**DOCUMENT EXCERPT**
══════════

= Eve in a Summer Dress =

1984 film directed by Kiyoshi Nishimura

Eve in a Summer Dress (夏服のイヴ) is a Japanese romance film directed by Kyoshi Nishimura and released in Japan on July 7, 1984, distributed by Toho. It is the third film to star Seiko Matsuda (following The Tomb of the Wild Chrysanthemums and The Legend of the Plumeria).

==Plot==
Makiko, a country girl who wishes to become a kindergarten teacher, goes to Tokyo and falls in love with Hidekazu, an aspiring writer.

══════════

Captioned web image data

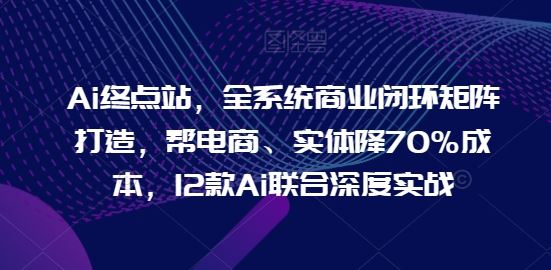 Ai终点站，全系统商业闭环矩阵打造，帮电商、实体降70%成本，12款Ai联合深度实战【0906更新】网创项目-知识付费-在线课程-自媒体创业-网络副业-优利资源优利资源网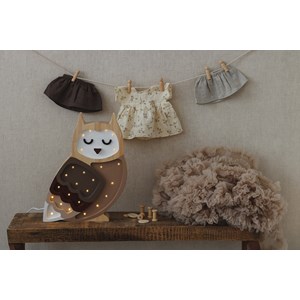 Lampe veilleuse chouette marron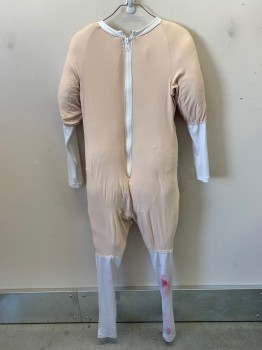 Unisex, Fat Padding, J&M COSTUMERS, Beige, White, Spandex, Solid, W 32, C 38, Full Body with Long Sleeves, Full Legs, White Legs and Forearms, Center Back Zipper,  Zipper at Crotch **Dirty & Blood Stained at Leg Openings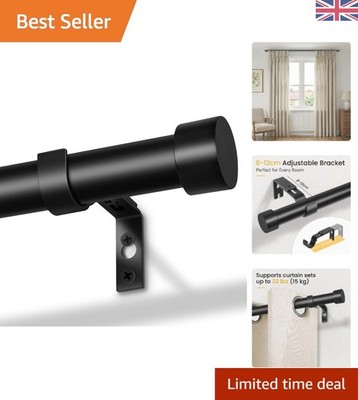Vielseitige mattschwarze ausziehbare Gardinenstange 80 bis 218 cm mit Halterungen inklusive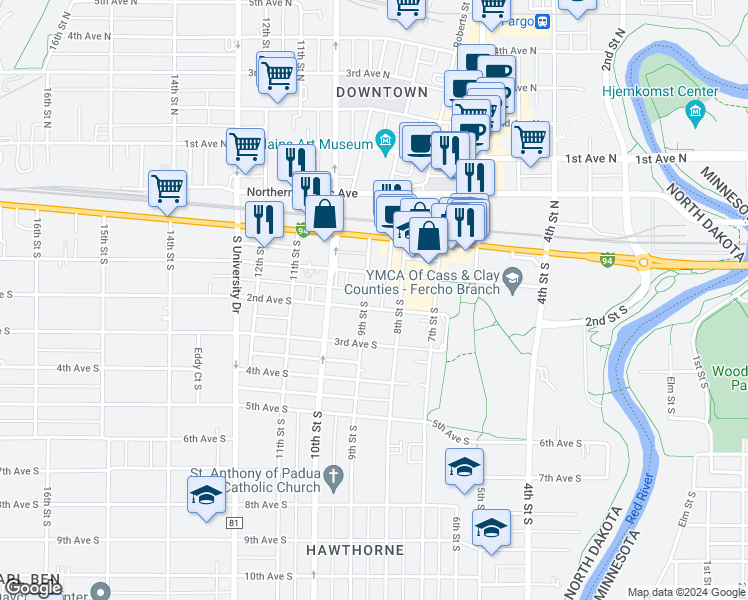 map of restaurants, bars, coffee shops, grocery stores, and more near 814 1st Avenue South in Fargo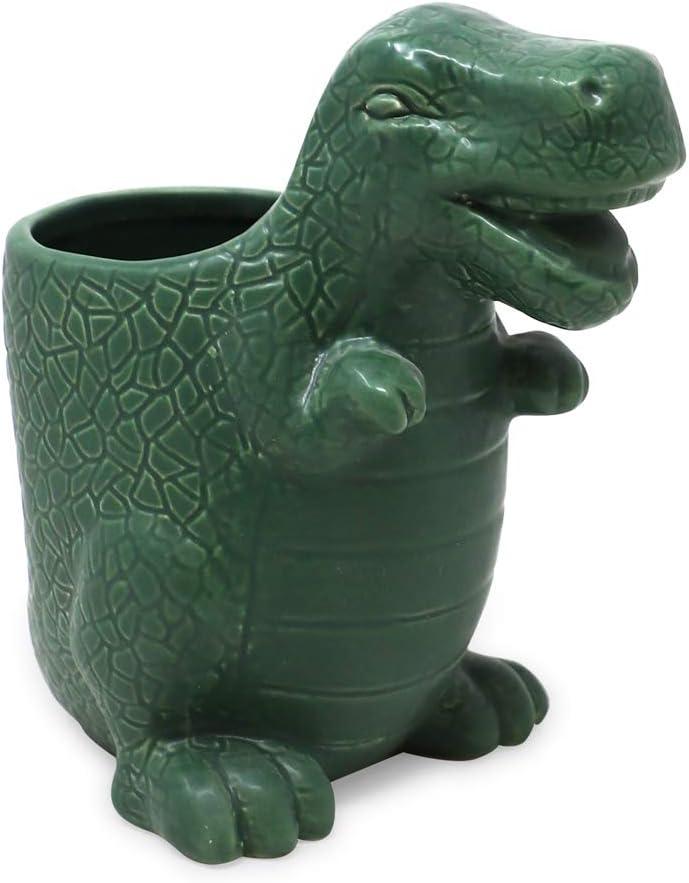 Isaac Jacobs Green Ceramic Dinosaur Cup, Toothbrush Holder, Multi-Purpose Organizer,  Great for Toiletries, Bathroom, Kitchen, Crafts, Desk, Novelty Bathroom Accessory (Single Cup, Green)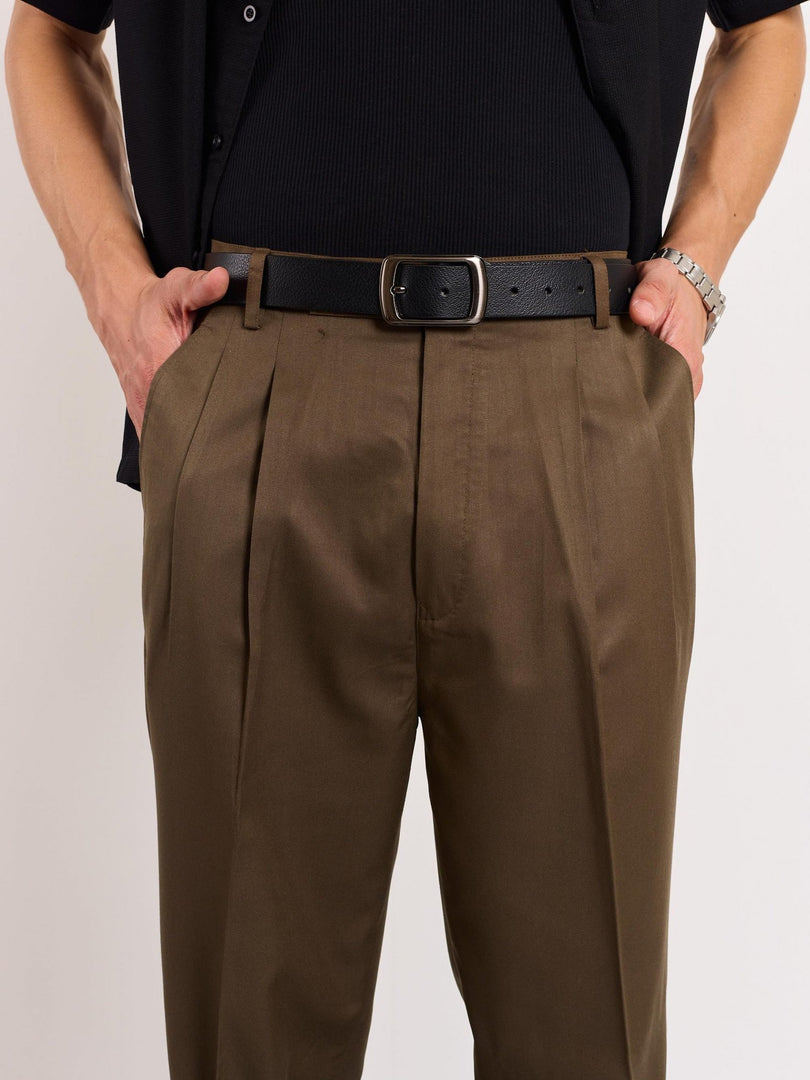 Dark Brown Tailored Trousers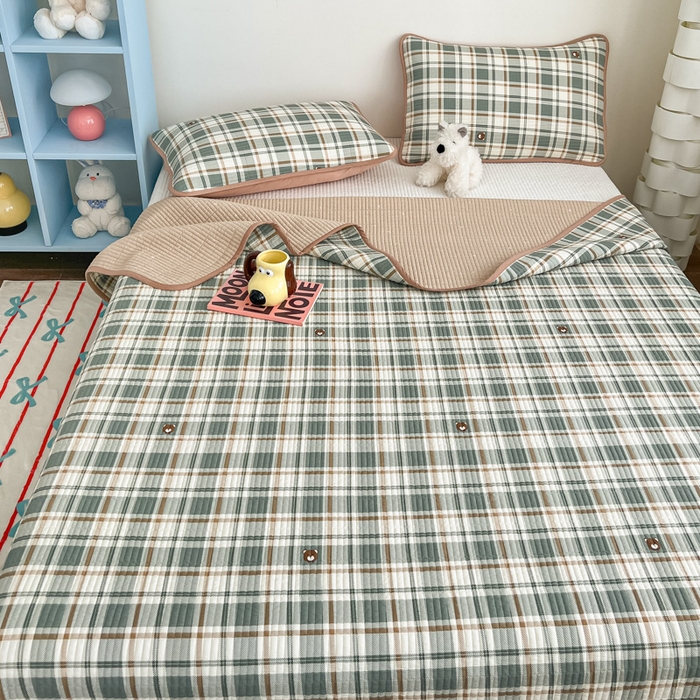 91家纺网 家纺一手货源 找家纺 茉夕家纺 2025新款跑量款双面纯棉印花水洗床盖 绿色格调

══════════

According to the article on Eve in a Summer Dress, which company distributed the film?

**ANSWER TO THE PROBLEM**
Toho